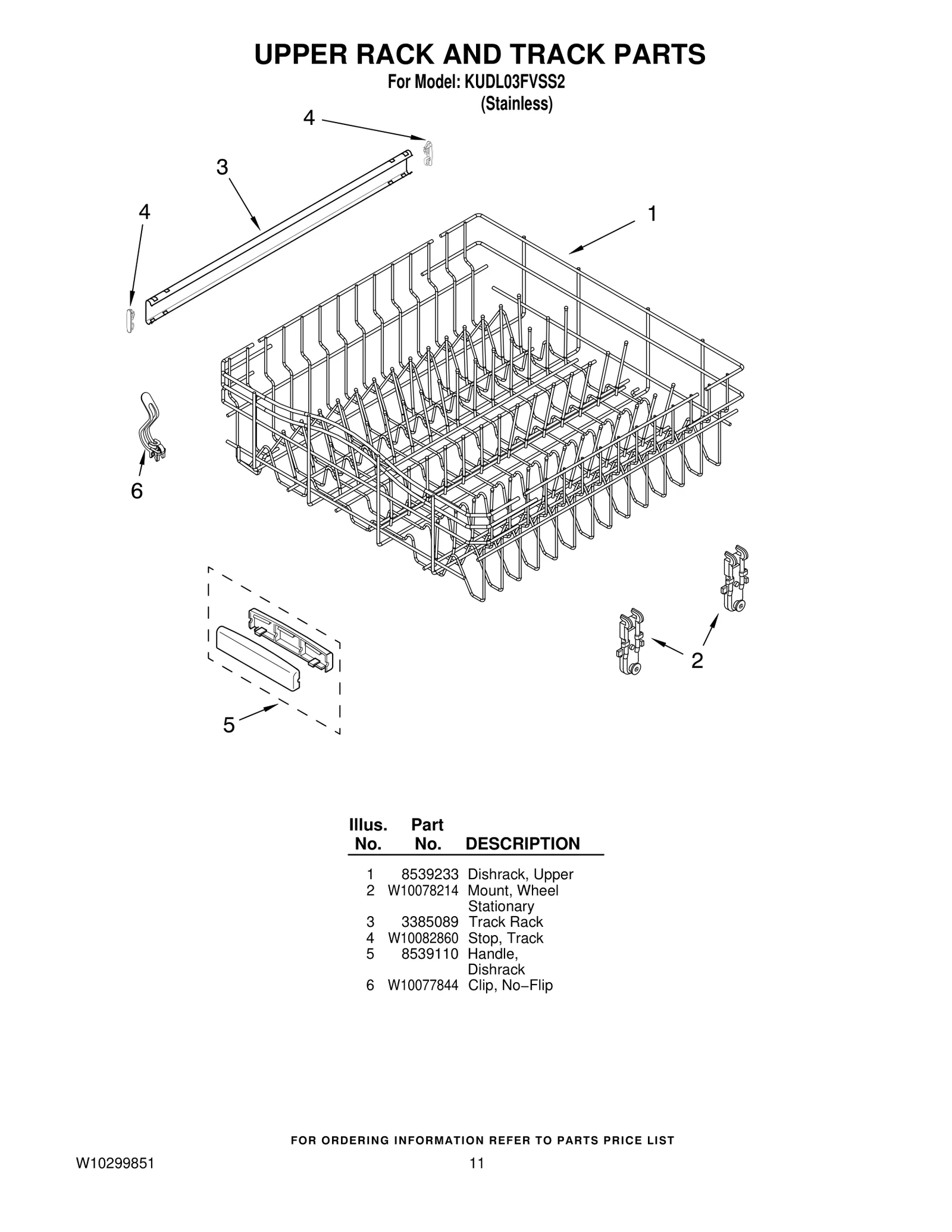 UPPER RACK AND TRACK PARTS
For Model: KUDL03FVSS2
(Stainless)

4
3
4
1
6
2
5

| Illus. No. | Part No. | DESCRIPTION |
|---|---|---|
| 1 | 8539233 | Dishrack, Upper |
| 2 | W10078214 | Mount, Wheel Stationary |
| 3 | 3385089 | Track Rack |
| 4 | W10082860 | Stop, Track |
| 5 | 8539110 | Handle, Dishrack |
| 6 | W10077844 | Clip, No−Flip |

FOR ORDERING INFORMATION REFER TO PARTS PRICE LIST
W10299851
11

___

### Exercise objective
Only the lines from the one with "For Model: KUDL03FVSS2" to the end of the entries above belong in your answer. Retype them exactly.

### The answer
For Model: KUDL03FVSS2
(Stainless)

4
3
4
1
6
2
5

| Illus. No. | Part No. | DESCRIPTION |
|---|---|---|
| 1 | 8539233 | Dishrack, Upper |
| 2 | W10078214 | Mount, Wheel Stationary |
| 3 | 3385089 | Track Rack |
| 4 | W10082860 | Stop, Track |
| 5 | 8539110 | Handle, Dishrack |
| 6 | W10077844 | Clip, No−Flip |

FOR ORDERING INFORMATION REFER TO PARTS PRICE LIST
W10299851
11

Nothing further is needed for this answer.